PROBLEM REQUIREMENTS — Write out the material exactly, without any of its pictures.

RECORDS TO PROCESS —
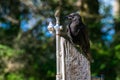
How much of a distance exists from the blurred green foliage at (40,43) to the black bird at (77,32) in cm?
953

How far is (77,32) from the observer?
840 cm

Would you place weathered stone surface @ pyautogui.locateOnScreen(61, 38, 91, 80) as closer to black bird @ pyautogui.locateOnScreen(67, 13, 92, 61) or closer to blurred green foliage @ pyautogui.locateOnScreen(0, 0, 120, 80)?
black bird @ pyautogui.locateOnScreen(67, 13, 92, 61)

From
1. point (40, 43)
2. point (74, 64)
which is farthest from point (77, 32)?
point (40, 43)

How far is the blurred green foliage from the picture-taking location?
60.8 ft

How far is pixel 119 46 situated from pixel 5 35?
4.25 m

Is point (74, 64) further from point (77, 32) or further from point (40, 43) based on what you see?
point (40, 43)

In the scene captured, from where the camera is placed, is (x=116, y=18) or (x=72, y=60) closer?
(x=72, y=60)

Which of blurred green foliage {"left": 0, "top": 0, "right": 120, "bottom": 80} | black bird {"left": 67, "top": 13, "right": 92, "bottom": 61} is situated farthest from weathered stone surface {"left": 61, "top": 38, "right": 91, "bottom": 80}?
blurred green foliage {"left": 0, "top": 0, "right": 120, "bottom": 80}

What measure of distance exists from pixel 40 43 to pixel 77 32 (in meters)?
11.2

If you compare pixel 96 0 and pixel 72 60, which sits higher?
pixel 96 0

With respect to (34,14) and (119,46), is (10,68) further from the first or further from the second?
(119,46)

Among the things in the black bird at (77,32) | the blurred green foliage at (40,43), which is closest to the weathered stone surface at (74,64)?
the black bird at (77,32)

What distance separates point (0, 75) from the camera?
59.6 feet

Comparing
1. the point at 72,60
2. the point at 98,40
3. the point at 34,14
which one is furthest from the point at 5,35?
the point at 72,60
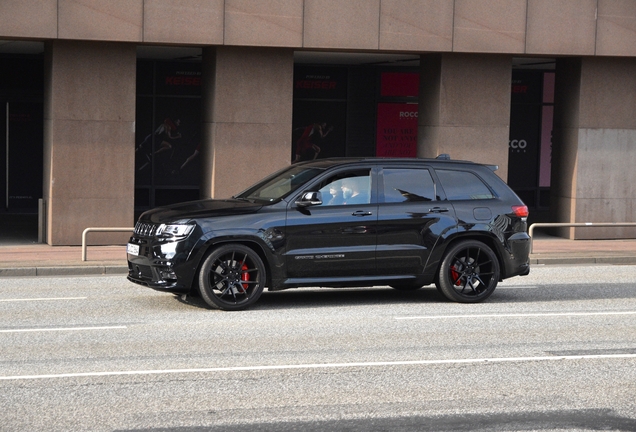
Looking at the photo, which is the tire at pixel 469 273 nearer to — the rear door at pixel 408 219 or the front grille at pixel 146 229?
the rear door at pixel 408 219

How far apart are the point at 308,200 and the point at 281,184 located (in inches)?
33.4

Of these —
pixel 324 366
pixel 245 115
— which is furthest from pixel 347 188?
pixel 245 115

RESULT BELOW —
How much of a distance exists from the blurred green foliage at (40,43) to the black bird at (77,32) in cm?
953

How far is (77,32) from the observer?
840 cm

Would you place weathered stone surface @ pyautogui.locateOnScreen(61, 38, 91, 80) as closer to black bird @ pyautogui.locateOnScreen(67, 13, 92, 61) or closer to blurred green foliage @ pyautogui.locateOnScreen(0, 0, 120, 80)?
black bird @ pyautogui.locateOnScreen(67, 13, 92, 61)

From
1. point (40, 43)
2. point (74, 64)
which is farthest from point (77, 32)?
point (40, 43)

How far is the blurred green foliage from the picture-taking location?
60.8 ft

How far is pixel 119 46 situated from pixel 5 35?
4.25 m

Is point (74, 64) further from point (77, 32) or further from point (40, 43) based on what you see?
point (40, 43)

In the scene captured, from where the camera is placed, is (x=116, y=18) or (x=72, y=60) closer?
(x=72, y=60)

Which of blurred green foliage {"left": 0, "top": 0, "right": 120, "bottom": 80} | black bird {"left": 67, "top": 13, "right": 92, "bottom": 61} is situated farthest from weathered stone surface {"left": 61, "top": 38, "right": 91, "bottom": 80}?
blurred green foliage {"left": 0, "top": 0, "right": 120, "bottom": 80}

What measure of distance exists from pixel 40 43 to pixel 77 32 (in meters)?
11.2

If you compare pixel 96 0 and pixel 72 60, which sits higher?
pixel 96 0

With respect to (34,14) and (119,46), is (10,68) further from the first or further from the second?
(119,46)

Among the things in the black bird at (77,32) | the blurred green foliage at (40,43), which is closest to the weathered stone surface at (74,64)?
the black bird at (77,32)

What distance separates point (0, 75) from the camera?
59.6 feet

Comparing
1. the point at 72,60
2. the point at 98,40
3. the point at 34,14
which one is furthest from the point at 5,35?
the point at 72,60
Looking at the photo, which is the tire at pixel 469 273 nearer to — the rear door at pixel 408 219 or the front grille at pixel 146 229?
the rear door at pixel 408 219

How far apart are the point at 308,200 and the point at 281,184 located (in inches)?
33.4

Of these —
pixel 324 366
pixel 245 115
— which is furthest from pixel 347 188?
pixel 245 115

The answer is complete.